**PROBLEM**:
Repeat the following lines exactly and nothing else: the line containing "Given the choices" and each line after it through the end of the listing.

**EXERCISE INPUT**:
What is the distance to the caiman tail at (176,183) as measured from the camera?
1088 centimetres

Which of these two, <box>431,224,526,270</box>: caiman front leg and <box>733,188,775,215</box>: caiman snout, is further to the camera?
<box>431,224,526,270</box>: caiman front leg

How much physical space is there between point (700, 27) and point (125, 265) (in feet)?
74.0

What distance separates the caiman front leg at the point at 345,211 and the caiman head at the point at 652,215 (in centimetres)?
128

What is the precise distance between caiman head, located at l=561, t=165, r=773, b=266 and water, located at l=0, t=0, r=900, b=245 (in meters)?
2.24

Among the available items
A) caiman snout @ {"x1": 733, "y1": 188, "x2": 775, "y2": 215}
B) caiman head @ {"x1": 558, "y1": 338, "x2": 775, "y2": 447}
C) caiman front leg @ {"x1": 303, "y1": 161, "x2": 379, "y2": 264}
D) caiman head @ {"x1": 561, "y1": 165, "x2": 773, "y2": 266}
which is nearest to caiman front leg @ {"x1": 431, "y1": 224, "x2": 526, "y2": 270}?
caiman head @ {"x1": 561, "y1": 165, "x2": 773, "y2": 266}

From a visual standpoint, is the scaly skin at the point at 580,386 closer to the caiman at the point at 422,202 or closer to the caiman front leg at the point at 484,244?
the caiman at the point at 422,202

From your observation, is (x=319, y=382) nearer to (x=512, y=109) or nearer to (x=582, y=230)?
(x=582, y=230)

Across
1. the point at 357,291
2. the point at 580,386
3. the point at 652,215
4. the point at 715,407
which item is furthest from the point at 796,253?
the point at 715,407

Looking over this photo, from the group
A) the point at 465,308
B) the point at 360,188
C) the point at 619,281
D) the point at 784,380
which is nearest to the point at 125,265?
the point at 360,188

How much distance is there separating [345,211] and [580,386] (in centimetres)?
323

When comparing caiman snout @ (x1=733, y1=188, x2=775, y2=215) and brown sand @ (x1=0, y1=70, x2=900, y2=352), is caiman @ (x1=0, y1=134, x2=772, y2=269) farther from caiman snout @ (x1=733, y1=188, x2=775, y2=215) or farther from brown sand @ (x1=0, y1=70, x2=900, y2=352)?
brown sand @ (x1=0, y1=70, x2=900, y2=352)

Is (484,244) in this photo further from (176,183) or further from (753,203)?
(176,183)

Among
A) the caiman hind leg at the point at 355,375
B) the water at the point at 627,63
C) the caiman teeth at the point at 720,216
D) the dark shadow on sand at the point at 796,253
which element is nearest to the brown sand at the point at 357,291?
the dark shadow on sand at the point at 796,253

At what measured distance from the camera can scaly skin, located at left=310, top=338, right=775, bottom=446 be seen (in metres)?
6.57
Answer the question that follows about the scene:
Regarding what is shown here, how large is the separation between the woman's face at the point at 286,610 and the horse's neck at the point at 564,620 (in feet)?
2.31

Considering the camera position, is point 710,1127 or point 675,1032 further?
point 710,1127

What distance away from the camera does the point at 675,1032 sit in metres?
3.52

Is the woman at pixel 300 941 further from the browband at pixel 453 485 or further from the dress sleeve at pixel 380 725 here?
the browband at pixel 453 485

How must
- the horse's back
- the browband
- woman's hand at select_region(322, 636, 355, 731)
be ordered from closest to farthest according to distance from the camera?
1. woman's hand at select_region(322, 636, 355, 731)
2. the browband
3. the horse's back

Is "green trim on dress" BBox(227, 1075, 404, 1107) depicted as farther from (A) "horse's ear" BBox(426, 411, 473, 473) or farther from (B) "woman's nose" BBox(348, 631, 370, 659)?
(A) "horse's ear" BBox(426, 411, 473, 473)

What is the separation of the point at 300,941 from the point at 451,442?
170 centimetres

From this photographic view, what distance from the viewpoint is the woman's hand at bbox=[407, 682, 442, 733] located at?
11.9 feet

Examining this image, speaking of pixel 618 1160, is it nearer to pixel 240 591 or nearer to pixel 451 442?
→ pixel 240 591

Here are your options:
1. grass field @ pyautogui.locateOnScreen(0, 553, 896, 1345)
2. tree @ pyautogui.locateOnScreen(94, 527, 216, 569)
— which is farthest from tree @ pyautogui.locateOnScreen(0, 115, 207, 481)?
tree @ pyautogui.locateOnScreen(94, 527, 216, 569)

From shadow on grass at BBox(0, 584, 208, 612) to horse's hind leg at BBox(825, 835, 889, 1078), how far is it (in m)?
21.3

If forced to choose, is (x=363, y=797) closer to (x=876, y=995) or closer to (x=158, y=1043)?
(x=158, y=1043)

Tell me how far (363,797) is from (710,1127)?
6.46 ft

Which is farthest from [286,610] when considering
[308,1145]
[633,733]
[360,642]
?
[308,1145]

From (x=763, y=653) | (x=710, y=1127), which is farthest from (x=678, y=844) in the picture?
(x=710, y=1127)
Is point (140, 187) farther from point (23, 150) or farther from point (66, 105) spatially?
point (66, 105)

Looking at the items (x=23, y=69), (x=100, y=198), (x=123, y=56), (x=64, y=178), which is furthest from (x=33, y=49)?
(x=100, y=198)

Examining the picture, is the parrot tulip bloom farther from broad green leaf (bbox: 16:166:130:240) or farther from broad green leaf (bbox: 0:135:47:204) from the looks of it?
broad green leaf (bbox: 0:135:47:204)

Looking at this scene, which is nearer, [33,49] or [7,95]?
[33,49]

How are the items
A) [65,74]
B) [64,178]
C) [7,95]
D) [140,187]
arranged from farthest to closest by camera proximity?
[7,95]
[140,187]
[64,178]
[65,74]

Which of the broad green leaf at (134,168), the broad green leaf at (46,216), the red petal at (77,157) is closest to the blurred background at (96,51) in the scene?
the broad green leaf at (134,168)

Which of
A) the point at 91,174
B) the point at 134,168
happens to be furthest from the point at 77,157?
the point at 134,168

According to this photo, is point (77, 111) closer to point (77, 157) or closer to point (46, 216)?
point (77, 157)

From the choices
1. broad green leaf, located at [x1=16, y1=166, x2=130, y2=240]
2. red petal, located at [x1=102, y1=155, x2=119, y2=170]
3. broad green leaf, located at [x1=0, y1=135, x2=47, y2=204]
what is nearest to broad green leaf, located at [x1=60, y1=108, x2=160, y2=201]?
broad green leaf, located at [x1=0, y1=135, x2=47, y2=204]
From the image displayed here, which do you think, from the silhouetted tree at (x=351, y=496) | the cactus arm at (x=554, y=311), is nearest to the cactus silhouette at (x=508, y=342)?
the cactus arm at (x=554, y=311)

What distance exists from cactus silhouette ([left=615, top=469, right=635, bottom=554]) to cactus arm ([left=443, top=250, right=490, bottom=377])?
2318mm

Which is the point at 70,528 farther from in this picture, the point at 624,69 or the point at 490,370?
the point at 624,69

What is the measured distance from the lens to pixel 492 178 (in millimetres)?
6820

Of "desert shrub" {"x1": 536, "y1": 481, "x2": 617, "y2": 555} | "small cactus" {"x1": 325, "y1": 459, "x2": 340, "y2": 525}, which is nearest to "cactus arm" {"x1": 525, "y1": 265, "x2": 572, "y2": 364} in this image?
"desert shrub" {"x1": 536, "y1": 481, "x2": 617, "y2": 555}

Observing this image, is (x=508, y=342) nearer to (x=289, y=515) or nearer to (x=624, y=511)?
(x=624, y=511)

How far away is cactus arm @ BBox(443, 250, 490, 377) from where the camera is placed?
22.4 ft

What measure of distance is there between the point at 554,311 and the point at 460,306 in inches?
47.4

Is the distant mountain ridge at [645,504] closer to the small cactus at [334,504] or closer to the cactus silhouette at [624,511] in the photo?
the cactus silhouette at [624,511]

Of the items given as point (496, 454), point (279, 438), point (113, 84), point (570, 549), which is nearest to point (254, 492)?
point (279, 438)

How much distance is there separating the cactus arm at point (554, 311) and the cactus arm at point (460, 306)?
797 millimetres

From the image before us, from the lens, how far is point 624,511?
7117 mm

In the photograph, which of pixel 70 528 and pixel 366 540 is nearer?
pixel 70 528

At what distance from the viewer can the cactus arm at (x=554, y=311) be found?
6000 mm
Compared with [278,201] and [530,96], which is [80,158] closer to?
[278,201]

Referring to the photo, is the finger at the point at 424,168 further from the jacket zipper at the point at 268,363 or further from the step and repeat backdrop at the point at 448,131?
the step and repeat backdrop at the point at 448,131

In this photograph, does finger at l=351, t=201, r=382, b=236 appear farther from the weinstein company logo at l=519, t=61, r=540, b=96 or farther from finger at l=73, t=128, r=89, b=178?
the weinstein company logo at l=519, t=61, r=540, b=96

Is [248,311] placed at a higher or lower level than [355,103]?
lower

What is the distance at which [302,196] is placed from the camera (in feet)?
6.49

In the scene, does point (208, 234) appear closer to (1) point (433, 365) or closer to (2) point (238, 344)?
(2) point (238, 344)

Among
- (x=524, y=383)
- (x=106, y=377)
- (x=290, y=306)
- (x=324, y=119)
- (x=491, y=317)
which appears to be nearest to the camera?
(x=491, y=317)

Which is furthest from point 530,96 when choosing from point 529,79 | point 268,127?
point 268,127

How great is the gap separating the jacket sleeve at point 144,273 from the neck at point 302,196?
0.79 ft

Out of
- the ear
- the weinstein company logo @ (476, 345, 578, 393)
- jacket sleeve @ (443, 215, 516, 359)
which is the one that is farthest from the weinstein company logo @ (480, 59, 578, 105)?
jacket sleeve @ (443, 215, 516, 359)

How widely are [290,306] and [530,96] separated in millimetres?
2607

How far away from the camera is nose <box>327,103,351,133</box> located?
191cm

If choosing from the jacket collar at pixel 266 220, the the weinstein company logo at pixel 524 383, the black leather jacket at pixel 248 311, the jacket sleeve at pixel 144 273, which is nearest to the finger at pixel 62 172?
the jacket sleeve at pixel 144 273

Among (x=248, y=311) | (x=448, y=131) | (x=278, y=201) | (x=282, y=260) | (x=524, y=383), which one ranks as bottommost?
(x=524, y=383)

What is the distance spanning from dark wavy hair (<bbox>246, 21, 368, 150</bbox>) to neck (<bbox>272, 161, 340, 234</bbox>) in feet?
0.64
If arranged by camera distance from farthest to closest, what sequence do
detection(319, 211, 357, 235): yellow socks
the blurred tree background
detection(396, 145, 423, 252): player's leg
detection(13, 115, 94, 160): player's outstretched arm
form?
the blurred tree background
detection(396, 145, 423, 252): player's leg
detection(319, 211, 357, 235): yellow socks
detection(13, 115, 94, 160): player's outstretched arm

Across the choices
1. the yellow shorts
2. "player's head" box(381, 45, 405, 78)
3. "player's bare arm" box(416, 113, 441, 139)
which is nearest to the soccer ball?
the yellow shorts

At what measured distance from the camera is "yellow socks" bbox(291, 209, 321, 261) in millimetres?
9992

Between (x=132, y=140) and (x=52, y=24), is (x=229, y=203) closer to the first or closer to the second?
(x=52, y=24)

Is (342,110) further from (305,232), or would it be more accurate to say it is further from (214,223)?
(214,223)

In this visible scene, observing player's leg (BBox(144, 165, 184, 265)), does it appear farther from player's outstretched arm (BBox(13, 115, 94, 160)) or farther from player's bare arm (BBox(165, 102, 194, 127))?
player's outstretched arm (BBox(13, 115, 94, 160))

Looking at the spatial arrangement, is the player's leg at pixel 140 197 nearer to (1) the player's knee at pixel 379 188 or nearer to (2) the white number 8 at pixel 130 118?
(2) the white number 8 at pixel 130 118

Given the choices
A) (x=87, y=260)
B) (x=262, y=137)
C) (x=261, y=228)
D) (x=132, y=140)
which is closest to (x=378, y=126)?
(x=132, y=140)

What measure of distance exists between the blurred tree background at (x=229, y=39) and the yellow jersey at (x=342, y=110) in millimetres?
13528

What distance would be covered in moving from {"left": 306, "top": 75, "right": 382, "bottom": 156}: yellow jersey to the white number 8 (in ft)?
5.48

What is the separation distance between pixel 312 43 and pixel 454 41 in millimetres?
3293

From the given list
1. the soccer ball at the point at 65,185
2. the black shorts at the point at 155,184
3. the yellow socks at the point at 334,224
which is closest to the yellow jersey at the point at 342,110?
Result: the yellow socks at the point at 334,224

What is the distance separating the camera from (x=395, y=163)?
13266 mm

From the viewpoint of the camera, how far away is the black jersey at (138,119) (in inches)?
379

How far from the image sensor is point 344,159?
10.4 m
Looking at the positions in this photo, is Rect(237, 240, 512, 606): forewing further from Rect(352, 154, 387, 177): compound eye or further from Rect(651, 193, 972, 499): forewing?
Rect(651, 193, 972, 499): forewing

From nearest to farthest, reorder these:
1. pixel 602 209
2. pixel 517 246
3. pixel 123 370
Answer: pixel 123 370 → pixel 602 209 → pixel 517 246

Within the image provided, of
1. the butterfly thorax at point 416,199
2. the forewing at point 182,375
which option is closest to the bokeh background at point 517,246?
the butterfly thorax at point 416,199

**ANSWER IN FULL**:
Given the choices
A) (x=87, y=260)
B) (x=262, y=137)
C) (x=261, y=228)
D) (x=132, y=140)
which is closest to (x=378, y=126)?
(x=132, y=140)

What measure of distance exists between the blurred tree background at (x=229, y=39) and the yellow jersey at (x=342, y=110) in millimetres?
13528

What distance would be covered in moving from {"left": 306, "top": 75, "right": 382, "bottom": 156}: yellow jersey to the white number 8 (in ft)?
5.48

What is the separation distance between pixel 312 43 and pixel 454 41 in millimetres?
3293

From the given list
1. the soccer ball at the point at 65,185
2. the black shorts at the point at 155,184
3. the yellow socks at the point at 334,224
which is closest to the yellow jersey at the point at 342,110?
Result: the yellow socks at the point at 334,224

What is the distance separating the camera from (x=395, y=163)?
13266 mm

From the viewpoint of the camera, how far away is the black jersey at (138,119) (in inches)?
379

How far from the image sensor is point 344,159?
10.4 m
Looking at the positions in this photo, is Rect(237, 240, 512, 606): forewing further from Rect(352, 154, 387, 177): compound eye or further from Rect(651, 193, 972, 499): forewing?
Rect(651, 193, 972, 499): forewing

From nearest to farthest, reorder these:
1. pixel 602 209
2. pixel 517 246
3. pixel 123 370
Answer: pixel 123 370 → pixel 602 209 → pixel 517 246

Within the image provided, of
1. the butterfly thorax at point 416,199
2. the forewing at point 182,375
which option is closest to the bokeh background at point 517,246?
the butterfly thorax at point 416,199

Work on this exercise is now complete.